Un cliente di Concept Reply aveva riscontrato un problema analogo: per abilitare una nuova funzionalità su un’automobile, un tecnico doveva impiegare 45 minuti per la codifica tramite CAN bus con speciali tool hardware e software. Concept Reply ha contributo a risolvere il problema facendo sì che il modulo di car sharing del veicolo potesse eseguire la procedura di codifica in autonomia.

Rendere il modulo “intelligente”

Inizialmente, il processo poteva essere automatizzato ricorrendo a due possibili approcci:

Opzione 1:

demandare l’orchestrazione dei task ai server del cliente e utilizzare il modulo di car sharing come semplice interfaccia CAN bus;

Opzione 2:

affidare l’orchestrazione dell’intero processo al modulo di car sharing solo dopo aver ricevuto un archivio dai server del cliente. Per far questo era necessario rendere il modulo “più intelligente”.


Per il cliente, l’opzione 1 avrebbe richiesto l’implementazione di una complessa serie di servizi sui propri server per gestire l’interazione in tempo reale con ogni veicolo, operazione che richiede molto tempo e per la quale serve buona connettività di rete per ciascuna vettura durante la codifica da remoto.

Pertanto, in collaborazione con il cliente, Concept Reply ha scelto l’opzione 2:
il server del cliente avrebbe semplicemente dovuto generare un archivio con i dati necessari per i componenti dell’auto. In questo modo, il modulo di car sharing sarebbe stato in grado di orchestrare il processo di codifica scaricando le informazioni e scrivendo le modifiche , sul CAN bus e contemporaneamente convalidando i dati ininterrottamente e segnalando eventuali modifiche di stato ed errori.
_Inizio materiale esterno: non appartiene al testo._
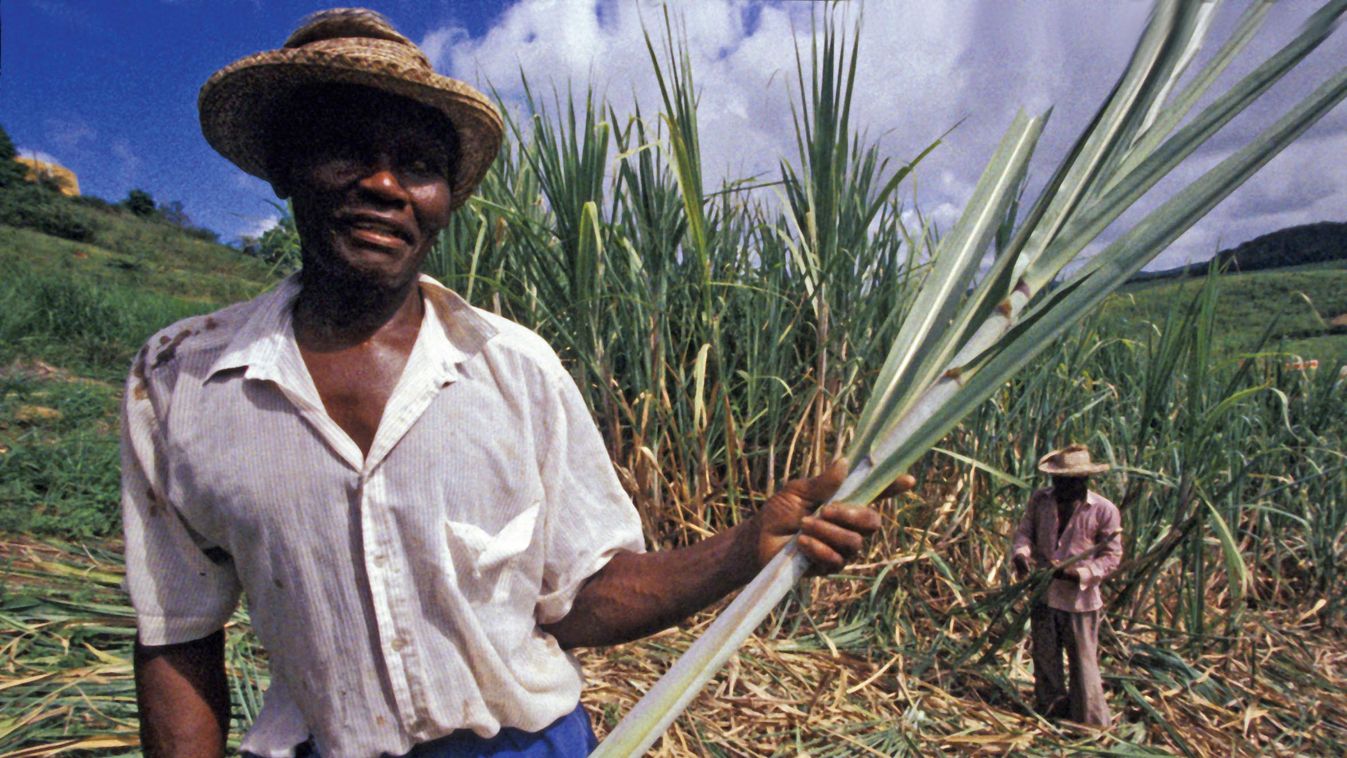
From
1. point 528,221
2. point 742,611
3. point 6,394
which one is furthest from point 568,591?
point 6,394

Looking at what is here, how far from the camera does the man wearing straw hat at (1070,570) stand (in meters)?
2.76

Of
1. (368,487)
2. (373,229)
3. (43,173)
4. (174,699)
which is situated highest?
(43,173)

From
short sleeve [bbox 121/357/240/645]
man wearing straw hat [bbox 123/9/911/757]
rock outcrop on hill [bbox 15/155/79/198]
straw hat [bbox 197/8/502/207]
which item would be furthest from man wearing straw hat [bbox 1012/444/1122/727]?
rock outcrop on hill [bbox 15/155/79/198]

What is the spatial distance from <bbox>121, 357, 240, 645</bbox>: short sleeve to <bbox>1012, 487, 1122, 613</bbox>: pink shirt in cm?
258

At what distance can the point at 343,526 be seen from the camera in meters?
0.98

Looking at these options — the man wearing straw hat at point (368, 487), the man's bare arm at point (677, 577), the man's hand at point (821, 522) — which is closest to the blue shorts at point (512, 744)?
the man wearing straw hat at point (368, 487)

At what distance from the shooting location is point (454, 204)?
53.0 inches

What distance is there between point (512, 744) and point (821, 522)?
22.2 inches

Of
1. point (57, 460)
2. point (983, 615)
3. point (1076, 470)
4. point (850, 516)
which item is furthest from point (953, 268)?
point (57, 460)

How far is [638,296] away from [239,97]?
175cm

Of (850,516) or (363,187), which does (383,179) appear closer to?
(363,187)

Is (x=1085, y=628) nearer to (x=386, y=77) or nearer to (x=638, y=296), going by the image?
(x=638, y=296)

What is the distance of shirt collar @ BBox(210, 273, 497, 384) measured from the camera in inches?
39.5

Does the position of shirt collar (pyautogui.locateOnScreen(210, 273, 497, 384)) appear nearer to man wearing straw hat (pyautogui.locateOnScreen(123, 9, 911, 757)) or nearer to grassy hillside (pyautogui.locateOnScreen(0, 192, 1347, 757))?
man wearing straw hat (pyautogui.locateOnScreen(123, 9, 911, 757))
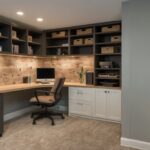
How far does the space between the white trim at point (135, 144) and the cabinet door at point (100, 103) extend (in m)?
1.20

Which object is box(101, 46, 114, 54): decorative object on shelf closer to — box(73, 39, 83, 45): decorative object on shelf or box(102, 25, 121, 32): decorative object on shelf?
box(102, 25, 121, 32): decorative object on shelf

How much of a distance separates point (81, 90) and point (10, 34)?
214 centimetres

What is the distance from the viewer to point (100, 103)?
4.09 m

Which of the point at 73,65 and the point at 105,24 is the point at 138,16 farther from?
the point at 73,65

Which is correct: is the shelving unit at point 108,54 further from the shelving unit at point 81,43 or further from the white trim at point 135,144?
the white trim at point 135,144

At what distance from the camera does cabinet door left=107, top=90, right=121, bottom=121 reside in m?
3.87

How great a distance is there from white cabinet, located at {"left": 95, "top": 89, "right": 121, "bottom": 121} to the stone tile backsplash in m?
0.95

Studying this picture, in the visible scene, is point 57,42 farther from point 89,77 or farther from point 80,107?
point 80,107

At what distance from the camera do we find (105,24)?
4.20m

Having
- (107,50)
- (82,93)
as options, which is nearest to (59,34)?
(107,50)

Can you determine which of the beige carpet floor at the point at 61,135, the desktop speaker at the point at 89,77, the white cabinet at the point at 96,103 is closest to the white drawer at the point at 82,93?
the white cabinet at the point at 96,103

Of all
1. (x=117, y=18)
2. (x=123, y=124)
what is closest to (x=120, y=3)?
(x=117, y=18)

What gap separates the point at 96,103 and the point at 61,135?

Il nuovo processo di codifica

  1. Il gestore flotte innesca l’avvio della codifica tramite il frontend del server, selezionando i codici identificativi dei veicoli e creando un elenco delle modifiche.

  2. Il server del cliente genera l’archivio dati e, una volta conclusa l’operazione, informa il modulo di car sharing.

  3. Il sottosistema Android integrato nel modulo di car sharing scarica l’archivio, estrae i file, ne verifica l’integrità e quindi informa il sottosistema “S”.

  4. Nel modulo di car sharing, il sottosistema integrato “S”, che è collegato al CAN bus, avvia il processo di codifica sicura: recupera i dati dal sottosistema Android, li scrive sul CAN bus e convalida il task. Lo stato viene rendicontato in permanenza ai server di back-end.

  5. Ultimata la codifica, il modulo di car sharing riporta lo stato finale al server del cliente.


I risultati

Concept Reply ha realizzato una soluzione automatizzata di codifica delle auto da remoto configurando l’hardware per il processo di codifica, tenendo conto di tutti i requisiti di sicurezza. Così, grazie a efficaci meccanismi di verifica e fallback, ha permesso al modulo di car sharing di gestire le funzionalità della vettura, e di creare report completi su stato ed errori durante il processo.

Ciò ha permesso di eliminare l’interazione manuale con il veicolo dal processo di codifica. Ora, per la gestione delle funzionalità di una vettura connessa, il cliente impiegasolo due minuti anziché 45.

In questo modo, non solo si riducono i costi di personalizzazione delle auto, ma si velocizzano anche i tempi di sviluppo delle nuove funzionalità del software.